» SOURCE TEXT:
·····

The New York Times used a tweet from some dude in Canada to make the dubious argument Wednesday that Westerners didn’t show a lot of support after the Baghdad bombing because of Islamophobia and racism.
Anne Barnard’s argument in TheNYT story, based almost entirely on anecdotal evidence, goes something like this: After devastating terror attacks in three Muslim-majority cities last week, Westerners were not overlaying their profiles with Iraqi flags or tweeting en masse the hashtag “PrayforTurkey,” as they did when Paris, Brussels and Orlando were attacked. The collective “shrug,” the Times infers, suggests people in the West are racist and don’t view people in Muslim-majority countries as fully human.
The most amazing plank in Barnard’s argument is this tweet from Kareem Rahaman:
“More deaths in Iraq in the last week than Paris and Orlando combined but nobody is changing their profile pics, building colours, etc,” he tweeted.

·····

» DATA PROVIDED:
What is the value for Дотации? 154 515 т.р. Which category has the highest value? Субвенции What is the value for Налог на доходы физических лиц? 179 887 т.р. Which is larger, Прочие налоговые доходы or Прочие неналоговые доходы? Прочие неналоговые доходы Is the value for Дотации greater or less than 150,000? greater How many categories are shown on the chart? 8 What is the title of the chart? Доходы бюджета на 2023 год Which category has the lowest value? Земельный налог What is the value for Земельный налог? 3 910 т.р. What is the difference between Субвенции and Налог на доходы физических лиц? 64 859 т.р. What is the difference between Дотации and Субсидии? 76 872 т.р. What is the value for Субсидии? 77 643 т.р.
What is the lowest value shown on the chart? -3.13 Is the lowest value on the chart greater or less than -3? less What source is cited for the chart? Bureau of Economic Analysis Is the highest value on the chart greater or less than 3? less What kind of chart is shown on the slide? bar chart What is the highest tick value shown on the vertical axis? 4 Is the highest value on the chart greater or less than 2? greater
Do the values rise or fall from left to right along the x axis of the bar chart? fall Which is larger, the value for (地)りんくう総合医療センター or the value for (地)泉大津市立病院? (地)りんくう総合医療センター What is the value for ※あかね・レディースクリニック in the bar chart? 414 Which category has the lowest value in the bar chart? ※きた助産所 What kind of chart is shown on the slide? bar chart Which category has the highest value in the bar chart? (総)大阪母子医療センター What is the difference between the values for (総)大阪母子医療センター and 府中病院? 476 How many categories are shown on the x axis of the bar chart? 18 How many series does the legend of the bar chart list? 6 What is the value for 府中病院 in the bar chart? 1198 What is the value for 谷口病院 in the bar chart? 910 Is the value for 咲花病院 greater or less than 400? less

·····

» WHAT THE TASK ASKS: Resume the commentary on the New York Times article about Western reactions to the Baghdad bombing, continuing from the sentence that quotes Kareem Rahaman's tweet.

» SOLVED EXERCISE:
Rahaman’s tweet and the subject of Barnard’s story are common threads in media. Barnard similarly joined others in criticizing the West for allegedly not caring about bombings in Beirut that killed more than 40 people just a day before the Paris attacks, although the story was covered extensively in the West, including on the front page of TheNYT.
On its face, it’s striking that Rahaman and Barnard are picking apart Facebook profile photos and hashtags when Islamic State is slaughtering people across the globe. Seventy million people may not have tweeted “PrayforIraq,” but a tweet from an upset Iraqi woman along with an unscientific perusal of Facebook is hardly comprehensive evidence an entire society is uncaring, racist bigots.
Bombs in Baghdad, an active war zone, have been normal for more than a decade and bear no real impact on the average American. Bombings in Turkey, where both ISIS and Kurdish terrorists are operating, also aren’t that surprising. Bangladesh is on the other side of the world.
These three attacks happened in quick succession with unusually high death tolls, and are relevant to the West insofar as they represent wins for ISIS — a common enemy.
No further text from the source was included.